Children and divorce are two things that over 50 percent of all parents have to deal with. Getting through a divorce is going to be hard on kids no matter if they are two or twenty-two, however, there are steps that you can take as a parent to make their transition easier to do. The steps you take will need to be age appropriate and child appropriate, as no two kids are the same and no two kids respond to the challenges of divorce in the same manner.
Help My 2 Year Old Through Divorce - Step No. 1: Tell Them What's Going On
While a two year old may not understand what a divorce is, they need to be told about what is going on. This discussion needs to be direct but age appropriate. You can tell your two year old that mommy and daddy are not going to be living together any more and that things are going to be changing over the next few months. You will also want to make sure you tell your two year old that you both still love him or her and that he/she will still be a special part of both of your lives.
Help My 2 Year Old Through Divorce - Step No. 2: Keep Your Routines
To help alleviate the stress that comes with having to deal with the changes that are indicative of divorce, you need to try and keep your daily routines for things like waking up and going to bed. These routines will help your two year old to know what to expect each day regardless if they are at your house or at their other parent's house..

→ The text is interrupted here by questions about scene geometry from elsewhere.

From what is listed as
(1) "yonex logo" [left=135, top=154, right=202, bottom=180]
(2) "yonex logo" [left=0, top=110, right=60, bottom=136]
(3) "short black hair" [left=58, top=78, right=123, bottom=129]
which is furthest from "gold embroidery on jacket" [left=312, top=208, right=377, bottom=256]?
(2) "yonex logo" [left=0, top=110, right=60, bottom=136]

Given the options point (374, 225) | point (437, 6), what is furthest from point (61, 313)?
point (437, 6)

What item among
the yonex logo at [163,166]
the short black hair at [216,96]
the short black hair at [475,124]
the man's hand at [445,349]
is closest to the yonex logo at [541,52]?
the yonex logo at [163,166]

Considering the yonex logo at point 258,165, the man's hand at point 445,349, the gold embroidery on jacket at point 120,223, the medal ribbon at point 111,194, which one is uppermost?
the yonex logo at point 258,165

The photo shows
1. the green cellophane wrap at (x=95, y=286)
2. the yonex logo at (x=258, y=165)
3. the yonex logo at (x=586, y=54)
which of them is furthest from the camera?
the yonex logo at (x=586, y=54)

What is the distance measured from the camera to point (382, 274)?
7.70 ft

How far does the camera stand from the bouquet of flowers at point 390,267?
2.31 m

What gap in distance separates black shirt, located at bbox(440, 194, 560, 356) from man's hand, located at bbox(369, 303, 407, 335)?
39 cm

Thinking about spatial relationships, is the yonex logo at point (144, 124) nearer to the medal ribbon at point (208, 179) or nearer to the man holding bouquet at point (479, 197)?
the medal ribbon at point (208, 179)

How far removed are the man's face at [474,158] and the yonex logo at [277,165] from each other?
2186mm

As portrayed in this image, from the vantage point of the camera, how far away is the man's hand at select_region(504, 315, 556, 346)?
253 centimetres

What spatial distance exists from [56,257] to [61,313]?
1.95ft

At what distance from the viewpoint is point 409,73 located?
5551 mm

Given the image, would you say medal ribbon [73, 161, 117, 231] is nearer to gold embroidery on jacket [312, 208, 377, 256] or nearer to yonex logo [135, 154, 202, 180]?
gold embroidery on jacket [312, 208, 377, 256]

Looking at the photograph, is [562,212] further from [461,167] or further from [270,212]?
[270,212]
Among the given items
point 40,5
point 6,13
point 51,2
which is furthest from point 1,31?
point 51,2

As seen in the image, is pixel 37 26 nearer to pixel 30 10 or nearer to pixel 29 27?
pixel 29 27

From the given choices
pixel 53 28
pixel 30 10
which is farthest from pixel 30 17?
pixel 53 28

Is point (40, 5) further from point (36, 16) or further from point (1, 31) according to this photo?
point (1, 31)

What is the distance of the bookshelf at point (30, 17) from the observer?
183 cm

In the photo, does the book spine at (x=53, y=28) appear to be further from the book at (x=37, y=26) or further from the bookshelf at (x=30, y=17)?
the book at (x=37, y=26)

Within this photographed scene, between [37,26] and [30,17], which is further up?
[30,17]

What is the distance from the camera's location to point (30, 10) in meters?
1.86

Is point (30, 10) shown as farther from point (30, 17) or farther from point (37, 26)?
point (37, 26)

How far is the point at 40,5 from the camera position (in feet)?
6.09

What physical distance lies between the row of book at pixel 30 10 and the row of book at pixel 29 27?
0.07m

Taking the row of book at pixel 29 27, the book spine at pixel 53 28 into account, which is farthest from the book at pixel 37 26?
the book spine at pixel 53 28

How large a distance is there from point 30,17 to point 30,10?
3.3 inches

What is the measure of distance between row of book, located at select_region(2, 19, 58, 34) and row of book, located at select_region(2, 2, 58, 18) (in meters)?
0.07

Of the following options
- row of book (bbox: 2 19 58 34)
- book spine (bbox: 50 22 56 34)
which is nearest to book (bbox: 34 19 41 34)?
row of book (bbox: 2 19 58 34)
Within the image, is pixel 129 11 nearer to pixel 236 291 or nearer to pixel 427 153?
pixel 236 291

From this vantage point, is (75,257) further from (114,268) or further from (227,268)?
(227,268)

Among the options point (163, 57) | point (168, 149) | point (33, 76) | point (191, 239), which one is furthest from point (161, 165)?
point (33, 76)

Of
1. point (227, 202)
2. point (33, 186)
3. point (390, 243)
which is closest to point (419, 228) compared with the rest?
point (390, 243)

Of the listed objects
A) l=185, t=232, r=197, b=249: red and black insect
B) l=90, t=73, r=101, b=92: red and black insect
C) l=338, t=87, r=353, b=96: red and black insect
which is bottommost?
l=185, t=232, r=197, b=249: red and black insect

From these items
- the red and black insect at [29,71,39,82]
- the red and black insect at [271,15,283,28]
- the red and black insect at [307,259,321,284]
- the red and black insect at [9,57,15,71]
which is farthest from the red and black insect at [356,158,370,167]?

Help My 2 Year Old Through Divorce - Step No. 3: Remember to Have Fun
While a divorce is a time when you are going to feel miserable, you can help your two year old to make it through the divorce healthier and happier by setting aside time each week to just have fun together. Go to the park, play games, read stories, go for a bike ride or do some other activity that they like to do. This will help to relieve stress and to reinforce your bond.
Help My 2 Year Old Through Divorce - Step No. 4: Argue in Private
One mistake that parents make when they are getting divorced is to argue with their soon-to-be ex-spouse in front of their kids. When you have a young child, like a two year old, you need to do your best to keep them out of the firing line when it comes to your arguments and negative feelings towards your ex. Try not to discuss the divorce with your ex in front of them and try not to talk badly about them in front of your kids.